Sydnee, LOL! Couldn't have said it better myself :)

Patrick, wouldn't that pretty much kill my career as a romance author?

Elizabeth, I'm with you on loving character-drive stories (heavy emphasis on the characters). Yet another area in which Crusie is the master.

Thanks for reading, guys!


Anonymous said...

I do try to keep an open mind while reading just about anything. That said, I've never read a romance novel more modern than Jane Eyre. *shrugs*

Who knows but that you might convince me, good lady?

Martina Boone said...

I LOVE Jenny Crusie. Plus paranormal. Plus (duh, YA writer) kids. YAY! I can't wait for August. Love the post. You made me laugh out loud.


Lani Woodland said...

It's good to step outside our usual preferences sometimes, isn't it? I'm so glad you like it. I love paranormal. I have a hard time with non-fiction books.

Claire Dawn said...

I just read and loved Jodi Piccoult's "The Pact" a week after I decided I was done with grown-up fiction unless it was humourous chick lit. lol.

Unknown said...

There are some things I don't like in books, but I'm a librarian and I have to keep an open mind. So I read everything.
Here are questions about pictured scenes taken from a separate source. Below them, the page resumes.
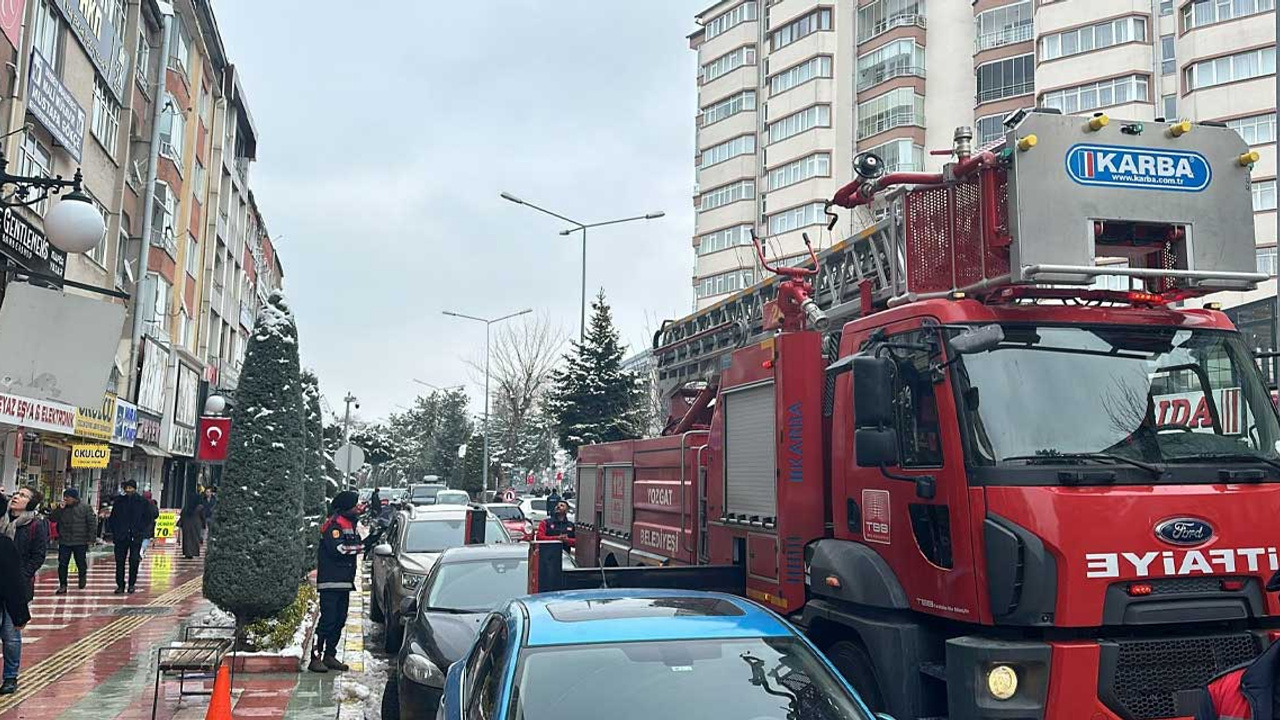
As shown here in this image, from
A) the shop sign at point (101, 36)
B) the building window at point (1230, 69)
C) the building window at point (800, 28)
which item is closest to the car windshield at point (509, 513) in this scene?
the shop sign at point (101, 36)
Have I been pleasantly surprised? Yes.(I didn't think I'd like The Hunger Games when it came out.) Have I been disappointed by books in genres I usually love? Yes again.

The point never know. I never read historical romance, but this summer I found some that I absolutely love. If I didn't have an open mind, I'd have missed out.

I think that philosophy applies to life, too.